Outstanding Puppetry:
Ray Wetmore, JR Goodman, and Camille Labarre, Water for Elephants

SPECIAL AWARDS

Ensemble Award

The cast of Stereophonic – Will Brill, Andrew R. Butler, Juliana Canfield, Eli Gelb, Tom Pecinka, Sarah Pidgeon, and Chris Stack – who execute David Adjmi’s hypernaturalistic text with extraordinary care and precision, while also performing Will Butler’s music with the freshness and life that makes us believe we are witnessing, first-hand, the creation of a new American classic.


‘Sam Norkin Off-Broadway Award

Cole Escola, who both wrote and stars in one of this season’s biggest hits Off Broadway, Oh, Mary! Following in the long legacy of queer artists who write themselves into American history, Escola’s new “gay fantasia on national themes” is a hilarious reminder of why we must continue to interrogate our past.

ADDITIONAL SPECIAL AWARDS

How to Dance in Ohio Authentic Autistic Representation Team – Sammi Cannold, Nicole D’Angelo, Becky Leifman, Ava Xiao-Lin Rigelhaupt, Liz Weber, and Jeremy Wein  – for their steadfast support of autistic theatermakers, and their strides toward true accessibility for neurodiverse individuals both on and offstage.

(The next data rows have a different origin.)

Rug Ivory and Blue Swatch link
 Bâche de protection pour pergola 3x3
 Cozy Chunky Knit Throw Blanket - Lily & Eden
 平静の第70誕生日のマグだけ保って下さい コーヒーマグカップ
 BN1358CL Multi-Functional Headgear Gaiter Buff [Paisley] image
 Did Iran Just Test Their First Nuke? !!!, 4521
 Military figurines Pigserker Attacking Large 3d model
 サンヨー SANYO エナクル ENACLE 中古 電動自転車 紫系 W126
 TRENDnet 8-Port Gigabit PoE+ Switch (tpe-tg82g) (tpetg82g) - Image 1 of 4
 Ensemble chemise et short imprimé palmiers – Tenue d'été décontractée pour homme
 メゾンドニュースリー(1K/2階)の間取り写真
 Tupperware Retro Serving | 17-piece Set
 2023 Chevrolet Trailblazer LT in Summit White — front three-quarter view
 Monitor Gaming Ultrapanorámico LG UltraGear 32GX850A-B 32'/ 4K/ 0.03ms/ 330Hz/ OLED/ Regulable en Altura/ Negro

Lighting designer Isabella Byrd, whose self-described technique as a “darkness designer” has earned her a cache of nominations and awards in the United States and abroad. During this season, Byrd illuminated two Broadway shows done in the round, An Enemy of the People and Cabaret at the Kit Kat Club. Off Broadway, her spotlight on quiet, small-scale stories both enchanted us in Primary Trust and mesmerized us in Infinite Life, with a parking-lot sky that marked the passage of time.


Lady Irene Gandy, for career achievement. A press agent extraordinaire for over five decades, Lady Irene has always demonstrated her passion, dedication, and love for theater. A Broadway producer and Sardi’s honoree, she is a zealous advocate for inclusion, diversity, and equity in the arts.